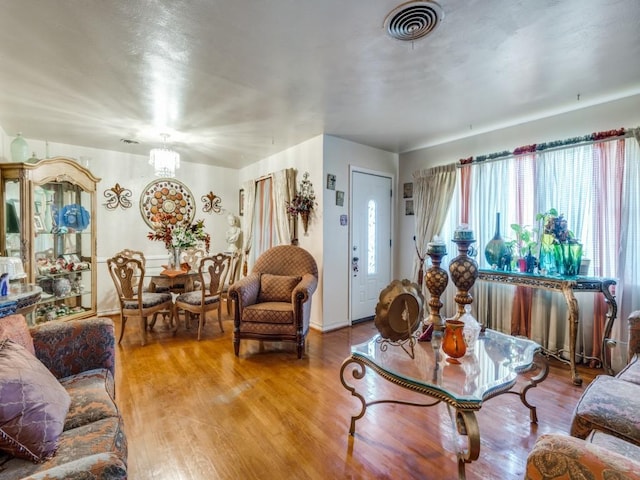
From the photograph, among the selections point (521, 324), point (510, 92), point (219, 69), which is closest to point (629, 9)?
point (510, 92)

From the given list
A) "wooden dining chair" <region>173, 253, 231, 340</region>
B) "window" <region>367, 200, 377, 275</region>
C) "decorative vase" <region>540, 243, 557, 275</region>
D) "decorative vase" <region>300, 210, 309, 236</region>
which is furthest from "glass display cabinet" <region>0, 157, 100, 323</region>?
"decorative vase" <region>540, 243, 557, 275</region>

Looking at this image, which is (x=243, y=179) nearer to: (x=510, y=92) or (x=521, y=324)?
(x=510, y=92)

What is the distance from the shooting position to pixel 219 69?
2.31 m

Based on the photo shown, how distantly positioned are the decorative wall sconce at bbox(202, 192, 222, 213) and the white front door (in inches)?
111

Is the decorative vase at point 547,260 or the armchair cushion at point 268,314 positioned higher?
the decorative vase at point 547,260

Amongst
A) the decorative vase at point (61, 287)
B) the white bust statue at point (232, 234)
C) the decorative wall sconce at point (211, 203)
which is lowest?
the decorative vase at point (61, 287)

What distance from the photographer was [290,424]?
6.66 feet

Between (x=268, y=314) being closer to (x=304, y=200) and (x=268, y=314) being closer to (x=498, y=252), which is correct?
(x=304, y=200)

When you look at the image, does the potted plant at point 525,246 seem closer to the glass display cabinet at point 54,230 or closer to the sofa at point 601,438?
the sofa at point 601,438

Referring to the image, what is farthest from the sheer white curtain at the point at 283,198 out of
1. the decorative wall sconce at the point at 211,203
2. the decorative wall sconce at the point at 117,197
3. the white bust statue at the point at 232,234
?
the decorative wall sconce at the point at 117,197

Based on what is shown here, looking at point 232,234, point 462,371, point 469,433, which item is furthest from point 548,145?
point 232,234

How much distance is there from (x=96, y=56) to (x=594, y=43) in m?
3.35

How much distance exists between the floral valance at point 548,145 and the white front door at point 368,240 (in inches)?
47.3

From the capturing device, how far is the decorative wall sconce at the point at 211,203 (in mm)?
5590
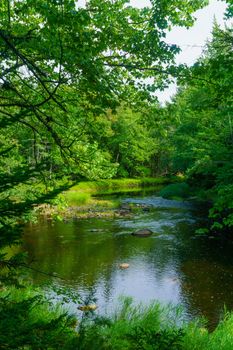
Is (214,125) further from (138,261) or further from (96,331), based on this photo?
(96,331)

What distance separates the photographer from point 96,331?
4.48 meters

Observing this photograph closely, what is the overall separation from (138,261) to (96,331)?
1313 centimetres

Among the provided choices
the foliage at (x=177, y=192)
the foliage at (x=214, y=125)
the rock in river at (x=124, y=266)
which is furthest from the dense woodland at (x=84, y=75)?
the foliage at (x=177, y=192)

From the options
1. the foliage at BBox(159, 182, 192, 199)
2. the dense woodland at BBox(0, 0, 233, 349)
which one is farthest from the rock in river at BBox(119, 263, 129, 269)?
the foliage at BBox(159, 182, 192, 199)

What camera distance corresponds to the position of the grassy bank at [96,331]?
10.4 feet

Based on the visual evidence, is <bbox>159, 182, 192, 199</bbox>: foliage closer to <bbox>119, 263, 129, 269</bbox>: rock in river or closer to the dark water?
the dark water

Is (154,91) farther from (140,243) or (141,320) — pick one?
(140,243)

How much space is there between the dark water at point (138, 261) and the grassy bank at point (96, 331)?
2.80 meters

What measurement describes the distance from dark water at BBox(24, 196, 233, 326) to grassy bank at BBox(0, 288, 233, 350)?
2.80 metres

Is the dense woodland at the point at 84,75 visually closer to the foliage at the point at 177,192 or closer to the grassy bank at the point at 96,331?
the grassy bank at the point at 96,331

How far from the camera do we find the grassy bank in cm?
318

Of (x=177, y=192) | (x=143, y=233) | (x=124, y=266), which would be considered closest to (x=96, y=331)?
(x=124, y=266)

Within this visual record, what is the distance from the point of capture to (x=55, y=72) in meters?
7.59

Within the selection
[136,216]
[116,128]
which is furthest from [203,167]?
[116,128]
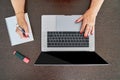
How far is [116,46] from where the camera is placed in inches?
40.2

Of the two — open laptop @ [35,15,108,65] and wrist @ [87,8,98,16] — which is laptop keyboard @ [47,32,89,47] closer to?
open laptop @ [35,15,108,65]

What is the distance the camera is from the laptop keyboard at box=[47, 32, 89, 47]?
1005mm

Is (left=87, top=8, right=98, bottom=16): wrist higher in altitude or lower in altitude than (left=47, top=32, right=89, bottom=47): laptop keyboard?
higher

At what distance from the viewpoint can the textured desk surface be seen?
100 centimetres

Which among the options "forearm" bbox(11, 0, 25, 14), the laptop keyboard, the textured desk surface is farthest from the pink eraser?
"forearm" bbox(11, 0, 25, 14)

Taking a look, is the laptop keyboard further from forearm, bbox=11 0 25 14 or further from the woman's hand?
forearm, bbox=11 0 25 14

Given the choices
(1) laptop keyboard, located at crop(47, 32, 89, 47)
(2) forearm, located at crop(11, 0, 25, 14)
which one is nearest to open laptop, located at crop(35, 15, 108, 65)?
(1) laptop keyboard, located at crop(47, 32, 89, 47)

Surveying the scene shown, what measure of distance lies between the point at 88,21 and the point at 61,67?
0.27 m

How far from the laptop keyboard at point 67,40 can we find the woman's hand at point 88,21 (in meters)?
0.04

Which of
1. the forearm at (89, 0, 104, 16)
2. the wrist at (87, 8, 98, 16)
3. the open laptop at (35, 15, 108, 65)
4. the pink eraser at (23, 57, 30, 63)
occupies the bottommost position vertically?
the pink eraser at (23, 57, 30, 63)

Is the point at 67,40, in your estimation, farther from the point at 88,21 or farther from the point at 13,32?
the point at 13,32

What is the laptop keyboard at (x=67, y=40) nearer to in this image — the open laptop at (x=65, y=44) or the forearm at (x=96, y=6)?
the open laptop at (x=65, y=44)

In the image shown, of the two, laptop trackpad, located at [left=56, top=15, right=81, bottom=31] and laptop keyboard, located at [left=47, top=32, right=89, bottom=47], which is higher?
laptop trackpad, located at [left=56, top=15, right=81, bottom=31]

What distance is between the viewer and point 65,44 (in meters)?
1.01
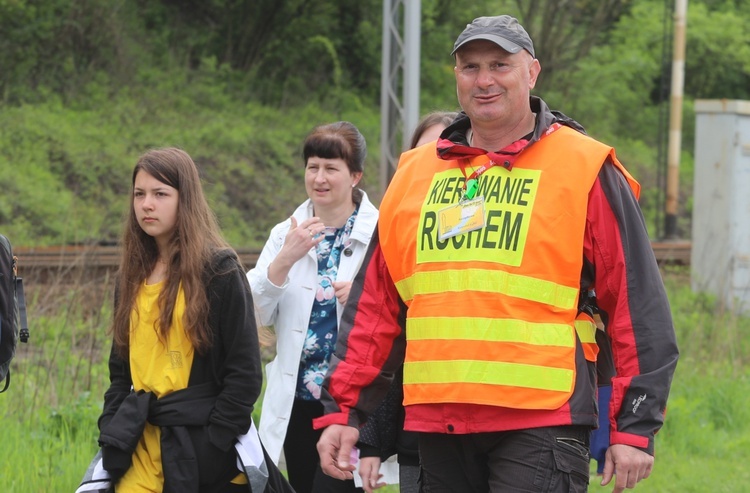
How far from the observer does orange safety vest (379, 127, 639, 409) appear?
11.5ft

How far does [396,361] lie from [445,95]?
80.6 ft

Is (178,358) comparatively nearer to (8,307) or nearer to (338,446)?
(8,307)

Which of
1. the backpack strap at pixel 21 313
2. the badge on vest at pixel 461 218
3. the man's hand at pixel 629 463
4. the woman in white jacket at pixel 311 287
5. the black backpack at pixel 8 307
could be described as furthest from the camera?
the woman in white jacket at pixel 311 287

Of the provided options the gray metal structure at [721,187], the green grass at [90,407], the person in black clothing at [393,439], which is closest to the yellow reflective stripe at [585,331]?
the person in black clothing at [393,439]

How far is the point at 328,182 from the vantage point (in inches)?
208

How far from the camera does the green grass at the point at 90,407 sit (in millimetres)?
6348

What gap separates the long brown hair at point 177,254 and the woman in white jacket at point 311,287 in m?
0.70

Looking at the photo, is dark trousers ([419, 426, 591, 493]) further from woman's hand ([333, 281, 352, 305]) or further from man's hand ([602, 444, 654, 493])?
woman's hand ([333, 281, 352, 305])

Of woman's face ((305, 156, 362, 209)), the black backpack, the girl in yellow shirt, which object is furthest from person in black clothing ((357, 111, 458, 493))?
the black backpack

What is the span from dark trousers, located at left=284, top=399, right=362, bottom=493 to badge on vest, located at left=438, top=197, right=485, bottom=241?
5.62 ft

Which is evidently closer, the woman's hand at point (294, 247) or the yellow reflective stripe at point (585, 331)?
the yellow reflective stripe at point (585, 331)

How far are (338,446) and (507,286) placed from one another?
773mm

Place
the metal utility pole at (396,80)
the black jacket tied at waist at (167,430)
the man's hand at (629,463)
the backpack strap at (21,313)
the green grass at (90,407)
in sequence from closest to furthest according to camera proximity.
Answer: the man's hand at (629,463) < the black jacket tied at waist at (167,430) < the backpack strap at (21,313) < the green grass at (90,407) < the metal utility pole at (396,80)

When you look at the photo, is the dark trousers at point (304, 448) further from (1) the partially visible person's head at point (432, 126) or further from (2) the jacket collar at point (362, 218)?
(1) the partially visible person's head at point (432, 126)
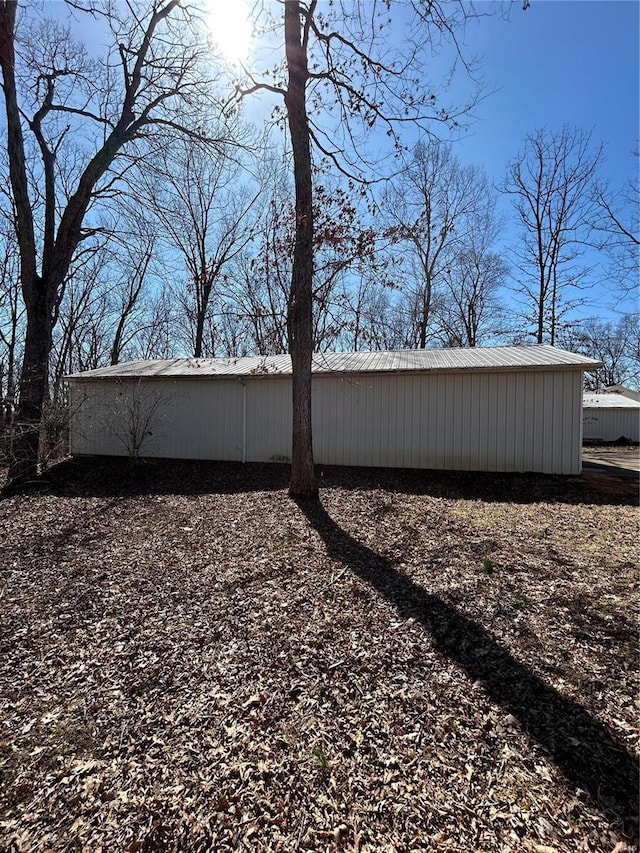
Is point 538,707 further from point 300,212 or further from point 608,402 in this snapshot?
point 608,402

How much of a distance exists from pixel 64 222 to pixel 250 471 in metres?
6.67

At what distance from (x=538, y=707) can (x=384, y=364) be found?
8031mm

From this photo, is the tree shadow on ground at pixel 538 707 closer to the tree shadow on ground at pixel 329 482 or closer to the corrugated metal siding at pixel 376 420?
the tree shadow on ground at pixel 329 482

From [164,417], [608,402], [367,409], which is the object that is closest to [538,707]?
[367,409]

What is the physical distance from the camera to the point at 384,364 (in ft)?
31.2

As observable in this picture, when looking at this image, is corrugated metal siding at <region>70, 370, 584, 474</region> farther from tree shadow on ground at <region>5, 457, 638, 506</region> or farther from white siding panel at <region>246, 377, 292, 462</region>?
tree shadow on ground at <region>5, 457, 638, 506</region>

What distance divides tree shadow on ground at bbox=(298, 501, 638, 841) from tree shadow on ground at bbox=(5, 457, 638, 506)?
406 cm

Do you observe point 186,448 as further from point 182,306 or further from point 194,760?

::::

• Problem to solve: Locate every line in the rows above that contains the word "visible", and copy each of those lines out in full.

• Exercise solution:
When you look at the photo, is the dark trousers at point (304, 448) further from (1) the partially visible person's head at point (432, 126) or further from (2) the jacket collar at point (362, 218)?
(1) the partially visible person's head at point (432, 126)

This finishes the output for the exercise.